» QUESTIONS TO ANSWER
**1)** In the Azure managed disks text, how many copies of the data does zone-redundant storage (ZRS) keep?
**2)** Translate this sentence from the Azure managed disks text into Spanish: "Azure managed disks are designed to have 99.999% availability."
**3)** Please reproduce the part of the Azure managed disks text starting with "Azure Image Builder is" and going on through "streamline future deployments.".

» READING TEXT

☆ ☆ ☆

Data on temporary disks are destroyed under some events such as redeployment or various types of maintenance events. This is important to understand because the data persists through a reboot and lull users into thinking this is a standard disk. Data disks can be deployed at image deployment time or anytime afterward. Remember to go into Disk Management within Windows after attaching a data disk to assign a drive letter and present it to the OS.

Azure managed disks are designed to have 99.999% availability. Every block is, at minimum, triple replicated in a locally redundant storage (LRS) container. Think of the underlying Azure Storage container as a type of RAID (redundant array of inexpensive disks). LRS has three copies in your Azure datacenter, zone-redundant storage (ZRS) has six copies in a single Azure region with three copies in one Availability Zone and three in another. Geo-redundant storage with read access (GRS-RA) has three copies in your Azure region’s datacenter and three copies in another Azure region’s datacenter, with at least 600 miles between the datacenters for geographic zone fault tolerance. This storage architecture has led to Microsoft having an industry-leading 0% annualized failure rate.

Azure managed disks are integrated with Azure availability sets to ensure that all of your disks are not in the same storage scale unit (stamp) and to avoid another failure point. If a stamp failed due to hardware or software failure, your VMs would continue to run because the disks would be running in another stamp as part of the availability set.

Azure managed disks support role-based access control (RBAC) to assign permissions to a disk. RBAC permissions can be configured to prevent administrators from performing actions such as exporting the VHD. This is of importance to those who have severe lockdown procedures in place on virtual workloads. For example, this prevents someone from exporting a domain controller VHD to brute force its Security Account Manager (SAM) Active Directory (AD) offline without being detected.

Azure managed disks are automatically encrypted at the storage layer by Azure server-side encryption. This is done to ensure the data in Azure satisfies the various regulatory compliance requirements Microsoft is upheld to. Customers also can encrypt disks with their own customer-managed key instead of the Azure platform’s. To protect your data and the OS or application level, Microsoft recommends you use Azure Disk Encryption, which is enabled in the Azure portal by going into the VM, selecting disks, clicking Encryption on the ribbon, and selecting your desired option, as shown in Figure 10-7. This encryption process is integrated with Azure Key Vault and allows you to manage your disk encryption keys.
../images/336094_2_En_10_Chapter/336094_2_En_10_Fig7_HTML.jpg
Figure 10-7

Azure disk encryption on a VM

Image Builder

Azure Image Builder is a new service that allows organizations to build baseline, gold, or master images for large groups of users or services with different requirements. They can also be easily customized to suit the specific needs of a user or service. Whatever the common denominator for your deployment, it can be built into a Master Image and patched at intervals to keep it current to streamline future deployments.

Azure Image Builder integrates with several configuration server solutions, including DSC, Chef, Puppet, Terraform, System Center Configuration Manager (SCCM), File Shares, and so forth. Once the images are created, they can be published to the Azure Shared Image Gallery for administrators to deploy in a streamlined process.

☆ ☆ ☆

» INPUT DATA
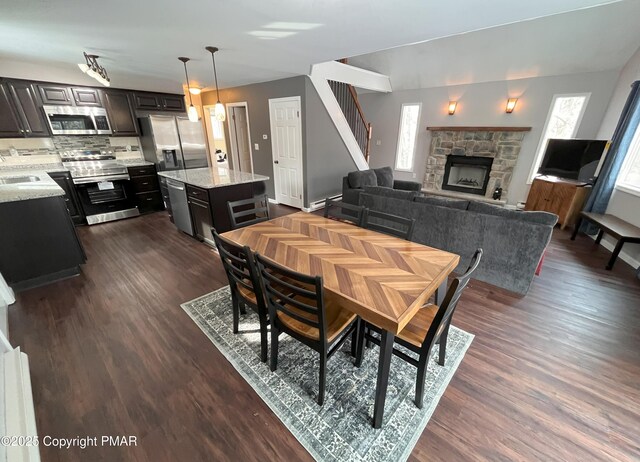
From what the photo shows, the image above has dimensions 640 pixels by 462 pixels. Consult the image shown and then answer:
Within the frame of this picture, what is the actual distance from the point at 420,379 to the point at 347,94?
5493 mm

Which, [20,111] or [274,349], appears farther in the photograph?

☆ ☆ ☆

» OUTPUTS IN ORDER
**1)** Six copies in a single Azure region, with three in one Availability Zone and three in another.

**2)** Los discos administrados de Azure están diseñados para tener una disponibilidad del 99,999 %.

**3)**
Azure Image Builder is a new service that allows organizations to build baseline, gold, or master images for large groups of users or services with different requirements. They can also be easily customized to suit the specific needs of a user or service. Whatever the common denominator for your deployment, it can be built into a Master Image and patched at intervals to keep it current to streamline future deployments.